-- Text block --
Background: Treatment-resistant depression (TRD) is a serious chronic condition disabling patients functionally and cognitively. Chronic vagus nerve stimulation (VNS) is recognized for the management of TRD, but few studies have examined its long-term effects on cognitive dysfunction in unipolar and bipolar resistant depression.
Objective: The purpose of this study was to assess the course of cognitive functions and clinical symptoms in a cohort of patients treated with VNS for TRD.
Methods: In 14 TRD patients with VNS, standardized clinical and neuropsychological measures covering memory, attention/executive functions, and psychomotor speed were analyzed prestimulation and up to 2 years poststimulation.
Results: Vagus nerve stimulation patients significantly improved on cognitive and clinical measures. Learning and memory improved rapidly after 1 month of stimulation, and other cognitive functions improved gradually over time. Cognitive improvements were sustained up to 2 years of treatment. At 1 month, improvement in Montgomery-Åsberg Depression Rating Scale scores was not correlated with changes in any of the cognitive scores, whereas at 12 months, the change in Montgomery-Åsberg Depression Rating Scale score was significantly correlated with several measures (Stroop interference, verbal fluency, and Rey-Osterrieth Complex Figure delayed recall).
Conclusions: In recent years, a growing interest in cognitive dysfunction in depression has emerged. Our results suggest that chronic VNS produces sustained clinical and cognitive improvements in TRD patients, with some mental functions improving as soon as 1 month after the initiation of the VNS therapy. Vagus nerve stimulation seems a very promising adjunctive therapy for TRD patients with cognitive impairment.

-- Tasks for this exercise --
[A] According to the abstract on vagus nerve stimulation, which cognitive functions improved after 1 month of stimulation?
[B] Using the abstract on vagus nerve stimulation, explain why the authors view vagus nerve stimulation as a promising adjunctive therapy for patients with treatment-resistant depression and cognitive impairment.
Use only the abstract on vagus nerve stimulation to answer.

-- Excerpted data --
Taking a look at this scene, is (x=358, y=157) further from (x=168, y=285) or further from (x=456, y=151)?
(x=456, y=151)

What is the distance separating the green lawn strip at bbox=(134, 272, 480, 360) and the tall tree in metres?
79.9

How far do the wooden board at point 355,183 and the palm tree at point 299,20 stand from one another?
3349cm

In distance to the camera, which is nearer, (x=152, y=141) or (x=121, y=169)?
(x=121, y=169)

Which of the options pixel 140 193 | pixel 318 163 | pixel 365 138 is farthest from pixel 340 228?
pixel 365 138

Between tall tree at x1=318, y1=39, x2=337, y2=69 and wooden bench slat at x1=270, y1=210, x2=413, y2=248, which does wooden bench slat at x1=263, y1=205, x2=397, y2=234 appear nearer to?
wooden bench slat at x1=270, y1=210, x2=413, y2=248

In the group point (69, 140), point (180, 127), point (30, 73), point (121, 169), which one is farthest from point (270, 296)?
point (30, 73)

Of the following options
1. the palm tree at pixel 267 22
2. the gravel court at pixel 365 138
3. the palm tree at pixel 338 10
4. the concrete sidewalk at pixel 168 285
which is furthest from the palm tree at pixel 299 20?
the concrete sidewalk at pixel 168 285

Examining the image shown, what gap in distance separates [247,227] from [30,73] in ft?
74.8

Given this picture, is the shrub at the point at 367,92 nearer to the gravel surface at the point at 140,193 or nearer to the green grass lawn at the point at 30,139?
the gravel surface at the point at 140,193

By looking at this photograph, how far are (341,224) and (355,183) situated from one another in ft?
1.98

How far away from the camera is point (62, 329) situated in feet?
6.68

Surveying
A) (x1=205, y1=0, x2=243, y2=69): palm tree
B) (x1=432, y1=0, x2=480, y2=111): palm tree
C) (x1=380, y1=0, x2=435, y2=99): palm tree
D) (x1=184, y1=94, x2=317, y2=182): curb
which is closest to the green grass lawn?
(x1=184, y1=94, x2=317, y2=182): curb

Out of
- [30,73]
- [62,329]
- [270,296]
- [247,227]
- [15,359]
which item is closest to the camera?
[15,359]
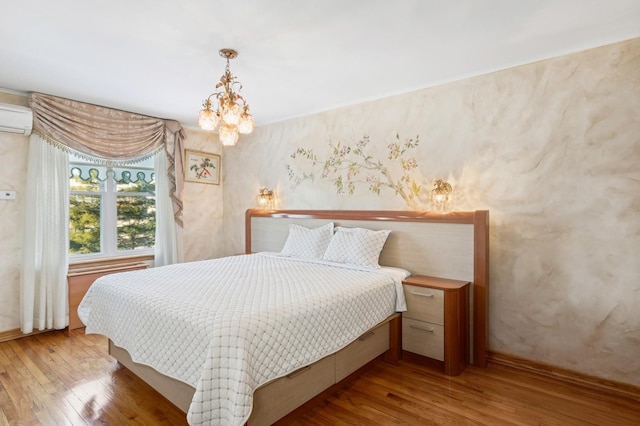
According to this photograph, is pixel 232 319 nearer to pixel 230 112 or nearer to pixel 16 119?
pixel 230 112

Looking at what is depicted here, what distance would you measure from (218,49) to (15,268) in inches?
118

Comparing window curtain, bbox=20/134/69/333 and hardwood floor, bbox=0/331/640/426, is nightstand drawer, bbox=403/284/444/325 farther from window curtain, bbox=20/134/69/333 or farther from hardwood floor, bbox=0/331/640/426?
window curtain, bbox=20/134/69/333

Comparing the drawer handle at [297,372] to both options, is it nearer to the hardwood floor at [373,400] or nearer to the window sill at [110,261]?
the hardwood floor at [373,400]

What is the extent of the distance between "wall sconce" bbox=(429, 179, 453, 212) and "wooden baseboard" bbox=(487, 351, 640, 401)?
1261 mm

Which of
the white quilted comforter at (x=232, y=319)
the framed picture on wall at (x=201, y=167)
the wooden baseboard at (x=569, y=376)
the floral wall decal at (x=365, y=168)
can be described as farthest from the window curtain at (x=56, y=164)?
the wooden baseboard at (x=569, y=376)

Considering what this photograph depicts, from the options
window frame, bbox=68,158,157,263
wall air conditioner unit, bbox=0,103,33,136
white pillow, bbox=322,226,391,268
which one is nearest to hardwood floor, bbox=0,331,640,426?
white pillow, bbox=322,226,391,268

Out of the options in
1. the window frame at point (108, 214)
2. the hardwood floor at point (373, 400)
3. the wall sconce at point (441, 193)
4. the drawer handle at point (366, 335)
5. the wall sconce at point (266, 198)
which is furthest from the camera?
the wall sconce at point (266, 198)

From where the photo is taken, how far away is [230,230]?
5.00 m

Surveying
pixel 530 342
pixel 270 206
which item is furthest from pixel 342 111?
pixel 530 342

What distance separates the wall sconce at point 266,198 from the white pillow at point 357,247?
4.52ft

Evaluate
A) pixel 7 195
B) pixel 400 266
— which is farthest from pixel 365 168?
pixel 7 195

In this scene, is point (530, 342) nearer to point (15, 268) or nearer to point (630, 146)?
point (630, 146)

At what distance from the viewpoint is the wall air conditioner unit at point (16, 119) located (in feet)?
10.3

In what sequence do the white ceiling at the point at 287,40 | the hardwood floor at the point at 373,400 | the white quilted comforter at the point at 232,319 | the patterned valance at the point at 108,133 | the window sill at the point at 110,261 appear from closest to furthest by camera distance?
the white quilted comforter at the point at 232,319
the white ceiling at the point at 287,40
the hardwood floor at the point at 373,400
the patterned valance at the point at 108,133
the window sill at the point at 110,261
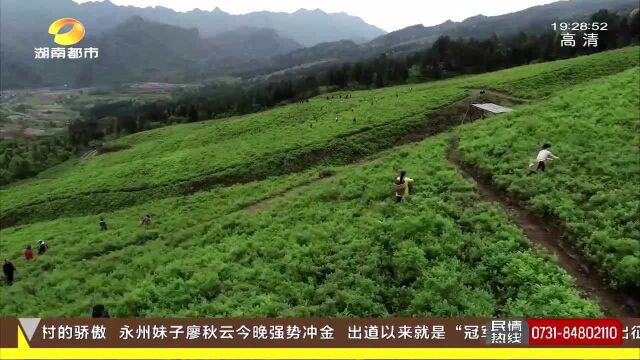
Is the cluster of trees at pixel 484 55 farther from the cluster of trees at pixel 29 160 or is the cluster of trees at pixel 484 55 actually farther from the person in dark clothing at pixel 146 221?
the person in dark clothing at pixel 146 221

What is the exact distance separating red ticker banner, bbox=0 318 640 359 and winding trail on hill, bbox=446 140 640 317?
2.44 m

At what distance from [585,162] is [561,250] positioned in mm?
8720

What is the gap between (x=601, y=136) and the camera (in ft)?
95.1

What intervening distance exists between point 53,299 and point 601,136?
103 feet

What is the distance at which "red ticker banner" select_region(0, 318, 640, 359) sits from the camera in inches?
554

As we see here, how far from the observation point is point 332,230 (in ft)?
78.7

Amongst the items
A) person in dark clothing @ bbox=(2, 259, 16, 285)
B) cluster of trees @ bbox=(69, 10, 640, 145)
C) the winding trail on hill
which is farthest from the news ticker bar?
cluster of trees @ bbox=(69, 10, 640, 145)

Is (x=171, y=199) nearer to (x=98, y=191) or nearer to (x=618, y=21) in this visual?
(x=98, y=191)

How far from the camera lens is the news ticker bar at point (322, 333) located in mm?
14086

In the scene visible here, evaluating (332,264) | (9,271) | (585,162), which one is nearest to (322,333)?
(332,264)

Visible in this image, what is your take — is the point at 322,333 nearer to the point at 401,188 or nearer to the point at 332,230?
the point at 332,230
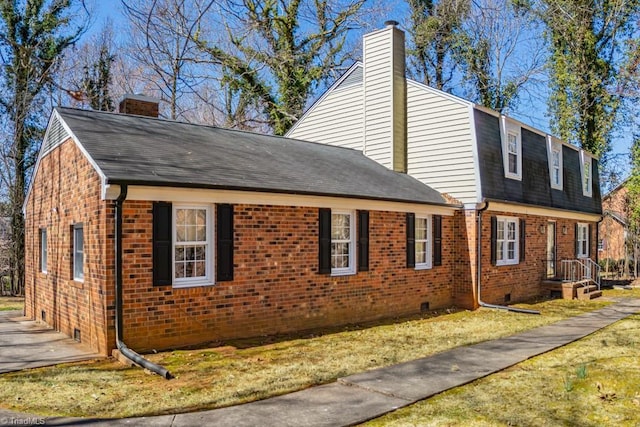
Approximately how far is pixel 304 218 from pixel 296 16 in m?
18.2

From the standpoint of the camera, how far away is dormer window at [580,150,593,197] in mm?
20953

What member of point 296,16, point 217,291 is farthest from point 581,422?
point 296,16

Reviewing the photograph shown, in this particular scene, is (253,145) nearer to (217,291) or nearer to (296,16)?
(217,291)

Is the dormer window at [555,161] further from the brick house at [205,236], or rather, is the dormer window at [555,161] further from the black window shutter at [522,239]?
the brick house at [205,236]

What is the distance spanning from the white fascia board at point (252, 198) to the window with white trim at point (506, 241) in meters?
3.50

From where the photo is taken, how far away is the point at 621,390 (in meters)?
6.17

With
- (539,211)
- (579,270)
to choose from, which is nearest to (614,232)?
(579,270)

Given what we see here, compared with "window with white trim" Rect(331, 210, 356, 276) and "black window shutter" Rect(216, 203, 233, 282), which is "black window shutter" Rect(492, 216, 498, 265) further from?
"black window shutter" Rect(216, 203, 233, 282)

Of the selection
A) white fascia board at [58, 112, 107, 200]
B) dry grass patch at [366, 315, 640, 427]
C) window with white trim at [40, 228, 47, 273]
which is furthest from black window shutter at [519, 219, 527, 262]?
window with white trim at [40, 228, 47, 273]

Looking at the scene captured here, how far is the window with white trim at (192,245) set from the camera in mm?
8398

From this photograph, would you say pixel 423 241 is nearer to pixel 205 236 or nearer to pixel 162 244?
pixel 205 236

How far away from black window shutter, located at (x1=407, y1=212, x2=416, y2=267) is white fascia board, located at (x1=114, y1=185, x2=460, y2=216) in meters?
0.22

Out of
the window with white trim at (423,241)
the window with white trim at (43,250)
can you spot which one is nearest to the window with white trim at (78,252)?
the window with white trim at (43,250)

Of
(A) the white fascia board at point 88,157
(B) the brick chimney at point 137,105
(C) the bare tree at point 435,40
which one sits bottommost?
(A) the white fascia board at point 88,157
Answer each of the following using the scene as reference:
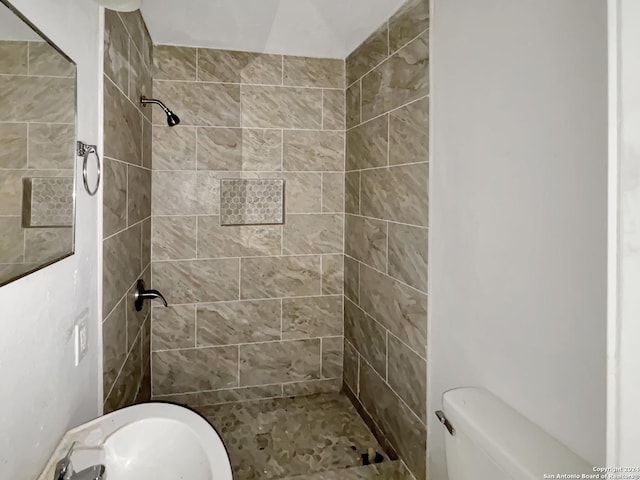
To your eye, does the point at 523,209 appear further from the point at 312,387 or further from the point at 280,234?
the point at 312,387

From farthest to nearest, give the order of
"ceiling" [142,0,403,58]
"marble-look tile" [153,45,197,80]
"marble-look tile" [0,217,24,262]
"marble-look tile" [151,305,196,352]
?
"marble-look tile" [151,305,196,352]
"marble-look tile" [153,45,197,80]
"ceiling" [142,0,403,58]
"marble-look tile" [0,217,24,262]

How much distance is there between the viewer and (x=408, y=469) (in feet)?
6.07

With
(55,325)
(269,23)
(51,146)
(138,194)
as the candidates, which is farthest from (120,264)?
(269,23)

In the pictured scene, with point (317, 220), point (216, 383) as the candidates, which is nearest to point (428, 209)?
point (317, 220)

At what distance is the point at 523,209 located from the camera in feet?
3.84

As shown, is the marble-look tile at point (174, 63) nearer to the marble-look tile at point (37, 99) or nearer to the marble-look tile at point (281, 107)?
the marble-look tile at point (281, 107)

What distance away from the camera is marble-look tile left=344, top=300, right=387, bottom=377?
2.11 meters

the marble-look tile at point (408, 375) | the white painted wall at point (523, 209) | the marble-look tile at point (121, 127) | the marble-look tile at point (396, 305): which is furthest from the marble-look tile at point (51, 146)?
the marble-look tile at point (408, 375)

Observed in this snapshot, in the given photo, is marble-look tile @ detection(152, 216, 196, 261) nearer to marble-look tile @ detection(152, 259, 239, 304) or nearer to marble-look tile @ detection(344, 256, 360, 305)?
marble-look tile @ detection(152, 259, 239, 304)

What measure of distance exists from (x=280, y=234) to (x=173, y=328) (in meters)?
0.90

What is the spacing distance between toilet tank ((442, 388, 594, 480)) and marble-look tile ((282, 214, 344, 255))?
4.83 ft

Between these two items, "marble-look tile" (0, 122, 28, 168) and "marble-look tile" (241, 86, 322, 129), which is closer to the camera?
"marble-look tile" (0, 122, 28, 168)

-- Per-task answers --
[A] Learning and memory improved rapidly after 1 month of stimulation.

[B] Their results suggest that chronic vagus nerve stimulation produces sustained clinical and cognitive improvements in these patients, and the improvements lasted up to 2 years of treatment. Some mental functions improved as soon as 1 month after therapy began.